> [Page excerpt]
---------------

The only restrictive passage on divorce in the Old Law is found in Deuteronomy 22:19, 29 which forbids divorce to the man who had shamed his wife by raping her or claiming she was not a virgin. In regards to Deuteronomy 22:19, 29, Instone-Brewer states:

“This is not so much a condemnation of divorce as it is a way of punishing the man for his crime while also providing financial security for the woman who might otherwise find it difficult to marry” (Divorce & Remarriage in the Bible, Instone-Brewer, p. 23).


Under the Old Jewish law, only the man had a right to divorce (Rom. 7:1-4). The woman could not divorce the man. Deuteronomy 24:1-4 teaches that when a woman was divorced, she was to be given a certificate of divorce. Only the woman would need this since the man could marry more than one woman in any case (Gen. 4:19; 16:1-3; 20:3, 17; 29:9-32; 30:1-9, 26; 36:2; Deut. 21:15-17; Judges 8:30-32; 1 Sam. 1:2-3; 2 Chron. 11:21; etc.). Furthermore, the woman could not go back to the husband who divorced her. This was put in place to protect the woman from being passed back and forth, as well as protecting her future rights and assets if the former husband were to claim she was still his wife.

The certificate proved that she had been divorced by her husband and that she could remarry. The divorce certificate intrinsically gave the right to remarry. Historically, the wording of the divorce certificate can be traced as far back as the 5th century BC. The wording reads:

“You are allowed to marry any man you wish” (ibid, p. 29).

---------------

> [Records shown]
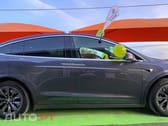 Tesla Model X 100D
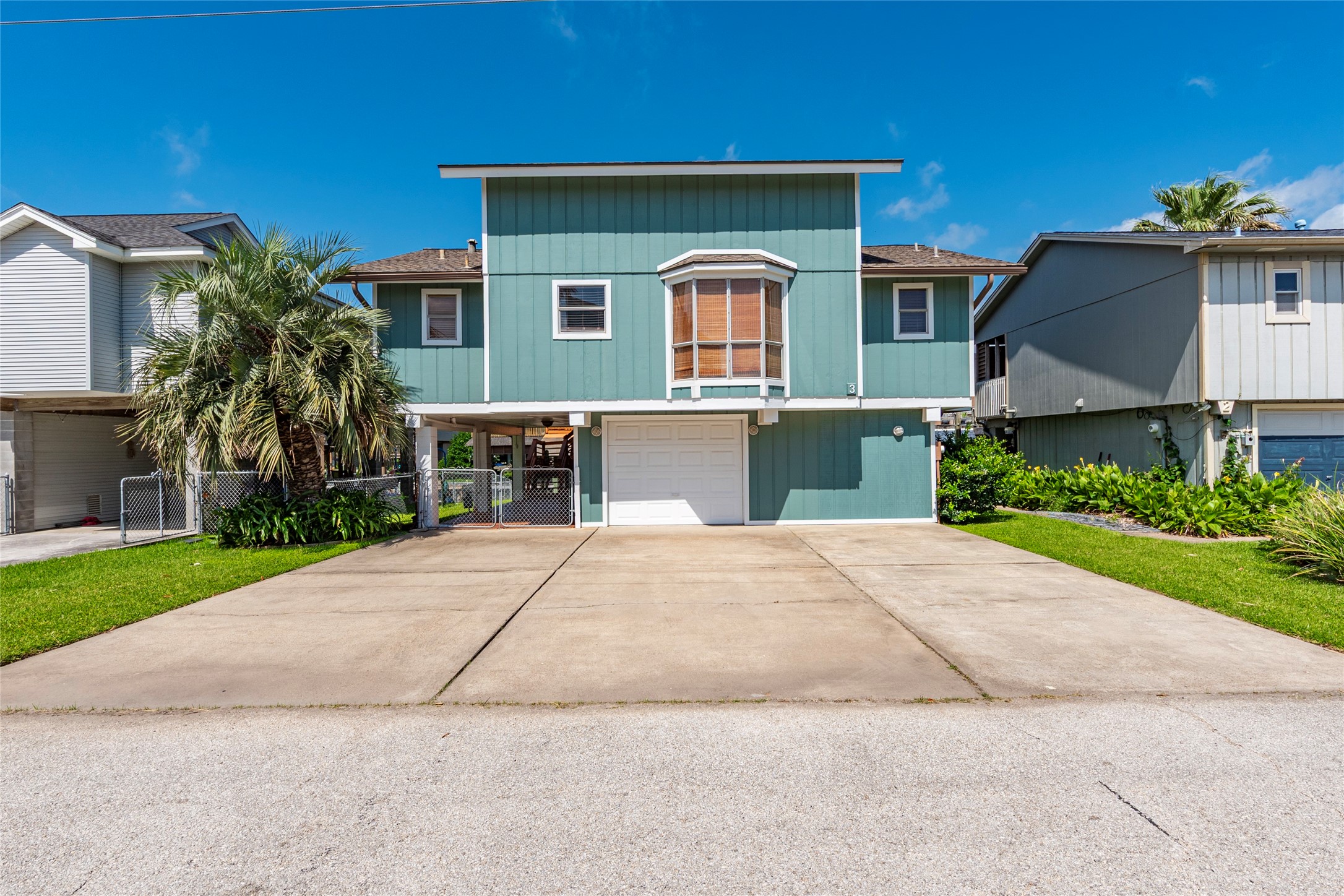 3 N Pelican Street , La Marque, TX, 77568 | 98174823 | Realty Texas LLC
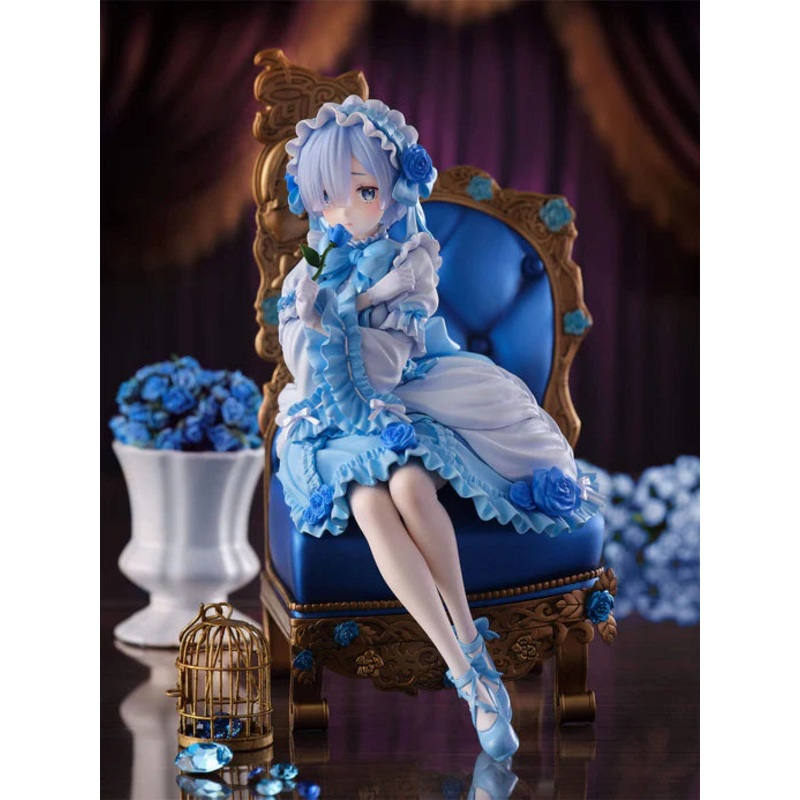 Re:Zero Rem Gothic Ver.
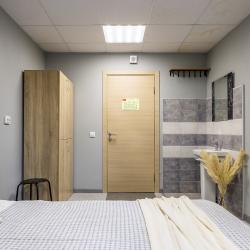 Номер эконом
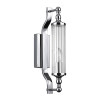 Светильник настенный 4942/1W Odeon Light Хром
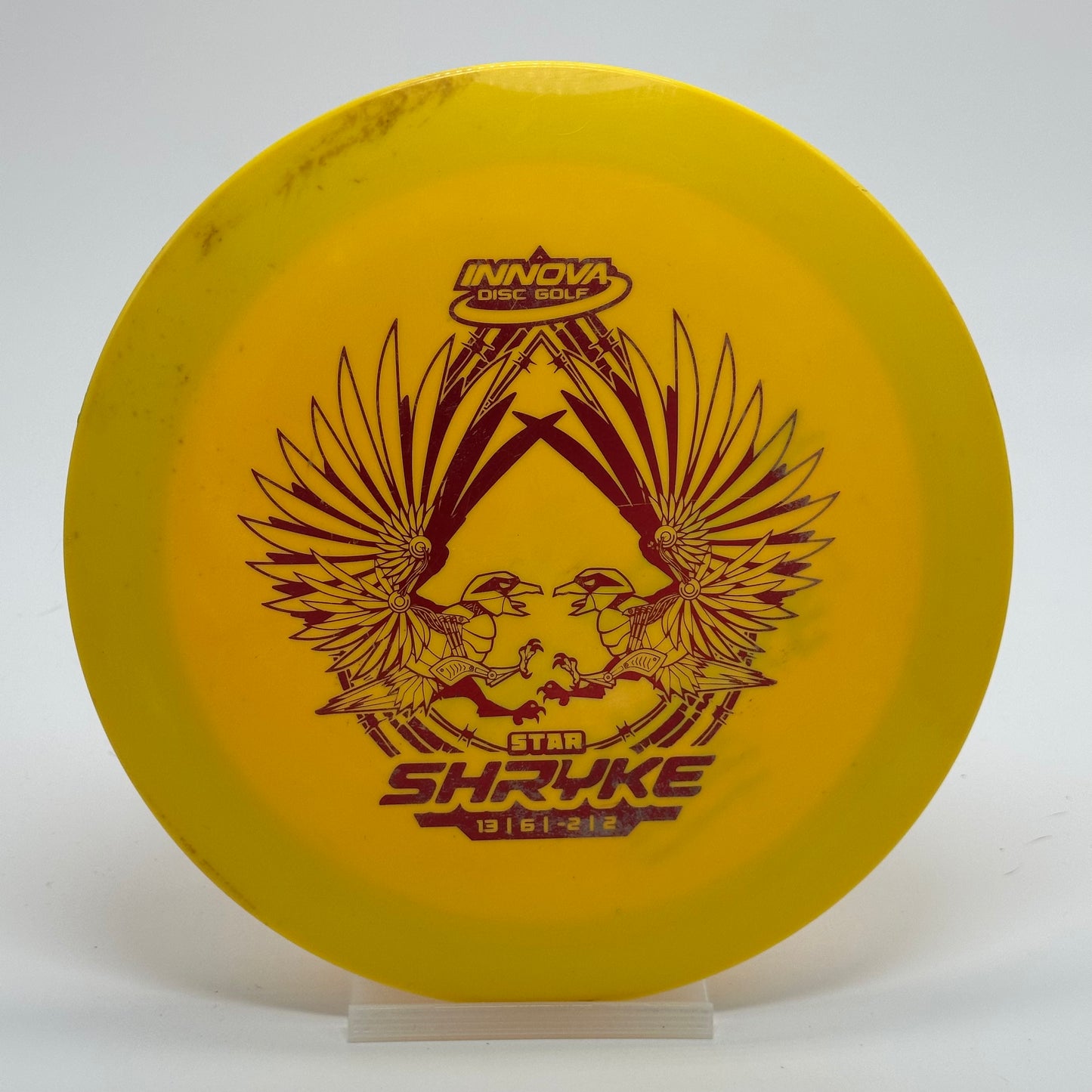 Innova Shryke | Star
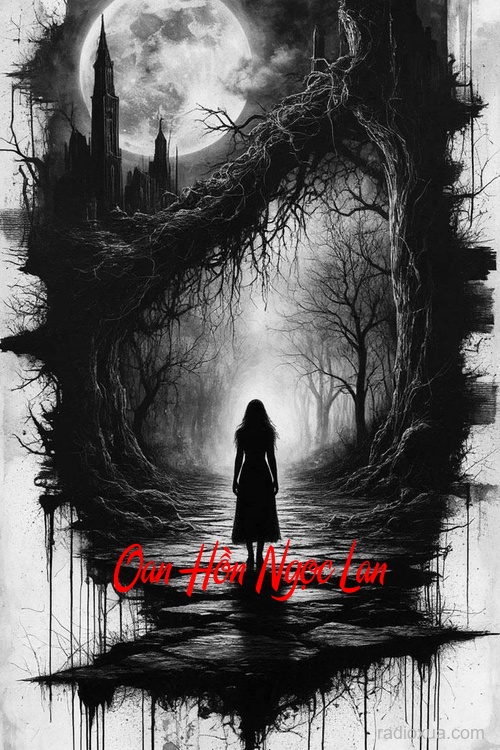 Oan Hồn Ngọc Lan – Gạo Nếp Trừ Tà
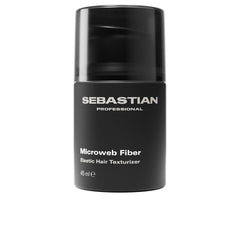 Sebastian Professionals Specialists Texturizador De Cabello Textura Sedosa Fluida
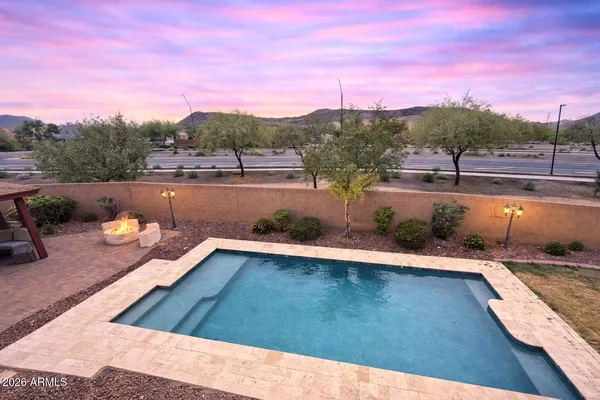 $1,030,000 | 2405 East Charlotte Drive, Phoenix, AZ 85024
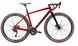 Гравийный велосипед Cyclone GTX красный - 1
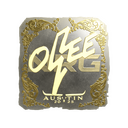 oSee (Gold) | Austin 2025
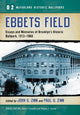 Book cover of: Ebbets Field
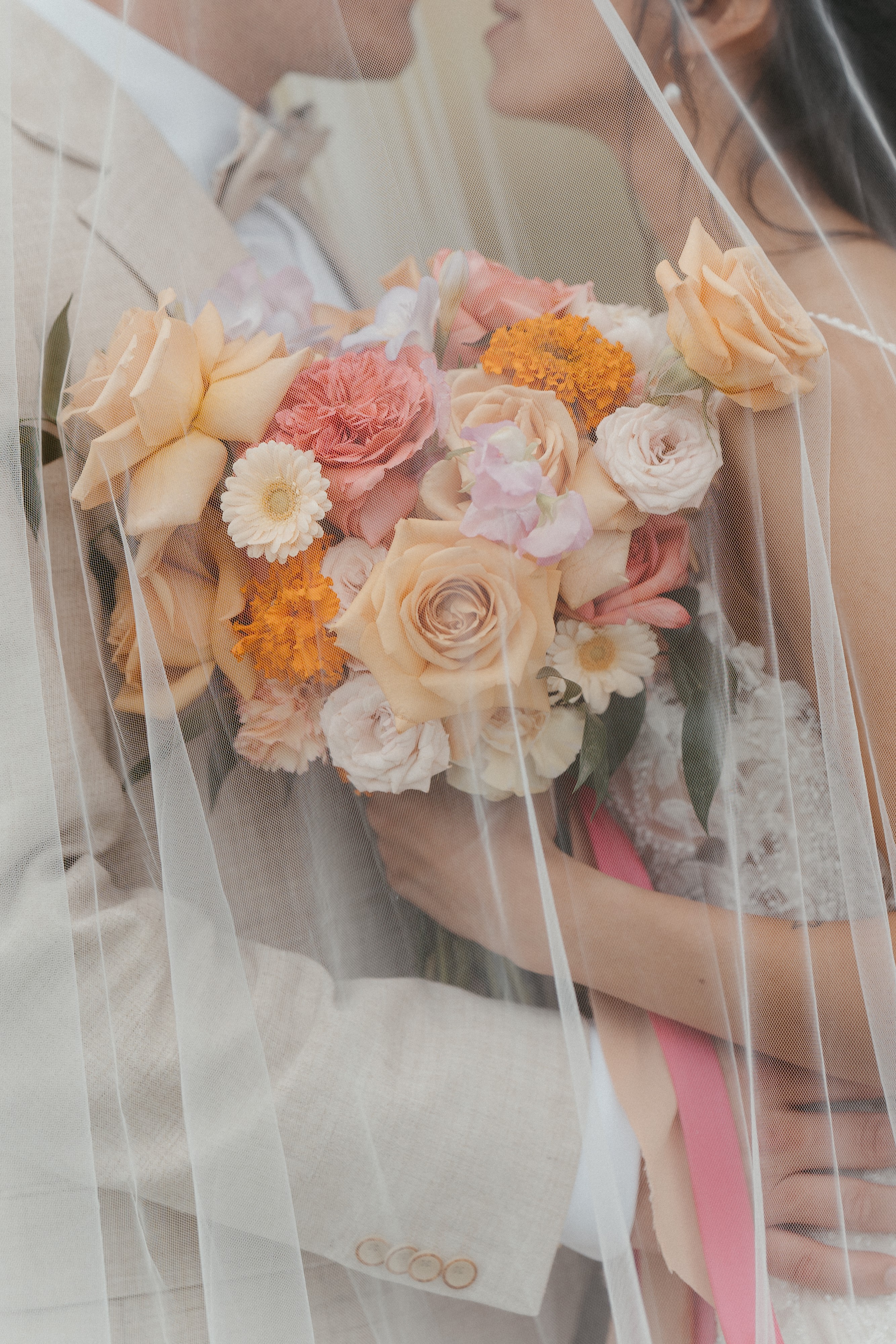 Hochzeit: Weingut Steinbachhof bei Stuttgart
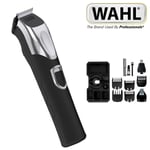 Wahl Cordless Precision 4 in 1 Multi Grooming Set 0.5 - 12mm WM8050-800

---------------

> [Exercises to complete]
1. In the passage on divorce under the Old Law, rewrite the part from "The only restrictive" to "Instone-Brewer, p. 23).", substituting "economic security" for "financial security".
2. How would you sum up the passage on divorce under the Old Law in two sentences?

> [Answers by item]
1.
The only restrictive passage on divorce in the Old Law is found in Deuteronomy 22:19, 29 which forbids divorce to the man who had shamed his wife by raping her or claiming she was not a virgin. In regards to Deuteronomy 22:19, 29, Instone-Brewer states:

“This is not so much a condemnation of divorce as it is a way of punishing the man for his crime while also providing economic security for the woman who might otherwise find it difficult to marry” (Divorce & Remarriage in the Bible, Instone-Brewer, p. 23).

2. Under the Old Law, divorce was forbidden only to a man who had shamed his wife by raping her or claiming she was not a virgin, and only the man had a right to divorce. A divorced woman was given a certificate that proved her divorce and gave her the right to remarry, and she could not go back to the husband who divorced her.